И сразу из дверей начали выходить поляки с поднятыми руками. Они бросали к ногам сыщика револьверы, ножи и кастеты и накидали их целую кучу. Стрелки обыскивали «беков» и строили в колонну. Через четверть часа на улице стояло двадцать восемь арестованных. Еще двое застрелились, причем один неудачно. Солдаты отправили его на санитарной фуре в гарнизонный госпиталь, но вечером поляк скончался.
Ежи Пехура в доме не обнаружили. Ни один из арестованных не дал показаний.
Глава 11
Конец истории
Варшавский генерал-губернатор вызвал к себе в Бельведер [71] двух человек. Одним был обер-полицмейстер Толстой, вторым — начальник жандармского округа генерал-лейтенант Брок.
Оба были взволнованы и разговаривали вполголоса, стараясь угадать причину внезапного вызова. От таких встреч хорошего ждать не приходилось. Гурко-Ромейко любили и боготворили только солдаты. А представители высших сословий боялись и ненавидели… Все помнили, как на турецкой войне он публично отчитал великих князей, вздумавших ему не подчиниться. И съели как миленькие! Теперь вот Гурко конфликтует с самим военным министром Ванновским, любимцем государя, — и хоть бы что. Все потому, что округ пограничный: тут немцы, а там австрияки. Случись что, именно Варшавский округ примет на себя первый удар. Из этих соображений здесь самые обученные войска, самые новые крепости и самая мощная артиллерия. Всё — в образцовом состоянии, чего умеет добиваться один лишь Гурко-Ромейко. Лучший полководец русской армии, а может, и не только русской. С таким не поспоришь…
71
Бельведер — дворец в Лазенках, резиденция варшавских генерал-губернаторов.
Генералов вызвали в кабинет. Гурко сидел за столом, подняться не соизволил и сесть гостям не предложил. По левую руку от командующего устроился Лыков — в почтительной позе, но на стуле. Он был в малом галунном мундире камергера со всеми наградами.
— Кто отстранил коллежского асессора Лыкова от розыска убийц офицеров? — спросил генерал-адъютант.

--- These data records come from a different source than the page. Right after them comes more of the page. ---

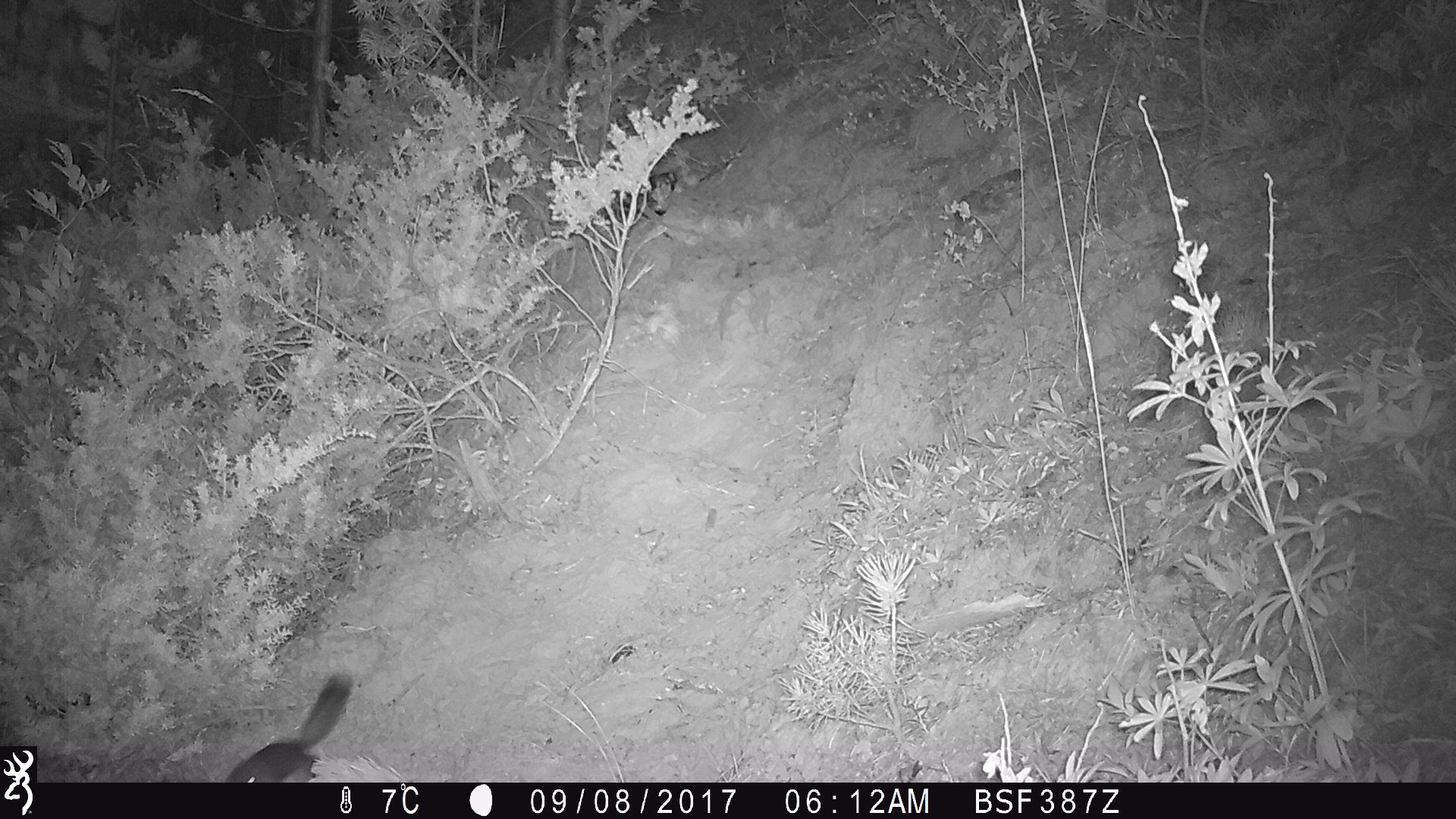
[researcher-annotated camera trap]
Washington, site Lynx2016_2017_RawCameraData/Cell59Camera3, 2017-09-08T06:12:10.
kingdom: Animalia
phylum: Chordata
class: Mammalia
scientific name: Mammalia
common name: small mammal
Small mammal (Mammalia). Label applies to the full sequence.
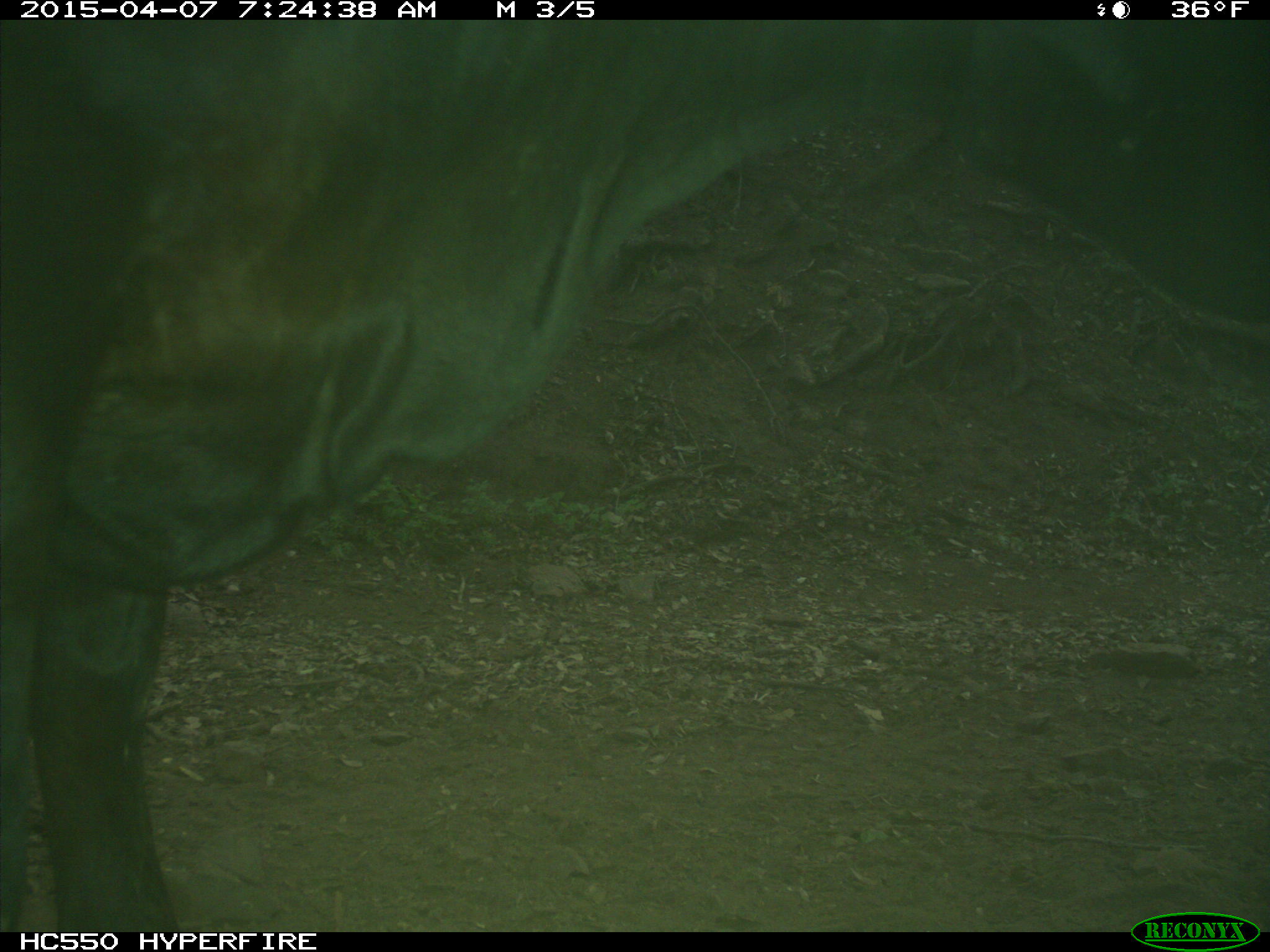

— Я, — после короткого замешательства ответил Толстой.
— Почему?
— Обстоятельства гибели некоего Рышарда Грабовского при попытке его задержания были столь сомнительны… И вызвали нежелательное раздражение у варшавского населения.
— А у меня столь же нежелательное раздражение вызывают смерти офицеров! — чуть повысил голос Гурко. — Нежелательное для вас, генерал. И для варшавского населения тоже. Горе ему, если окажется, что общество покрывало преступников! Вас чье раздражение больше пугает, господин обер-полицмейстер? Мое или этих полячишек?
Толстой покраснел, но попытался возразить:
— Есть основания подозревать, что Лыков столкнул этого Грабовского вниз. Я должен был разобраться! Назначено расследование.
— Вы подозреваете русского чиновника в умышленном убийстве? Это серьезное обвинение. На чем оно основано?
— Идет расследование, ваше высокопревосходительство. По его итогам я буду готов ответить на этот вопрос, а пока, простите, нет.
— Я лично уже провел это расследование. Оно заняло у меня полчаса. Есть два свидетеля происшедшего, так ведь? Городовые, что сбежались на свистки Лыкова. Оба в один голос рассказали, как все вышло. Там на башне большие окна. И Грабовский сиганул в одно из них сам, никто его не подталкивал. Снизу все хорошо было видно. Никаких сомнений в том, что имело место самоубийство, у городовых нет. Вы их опрашивали?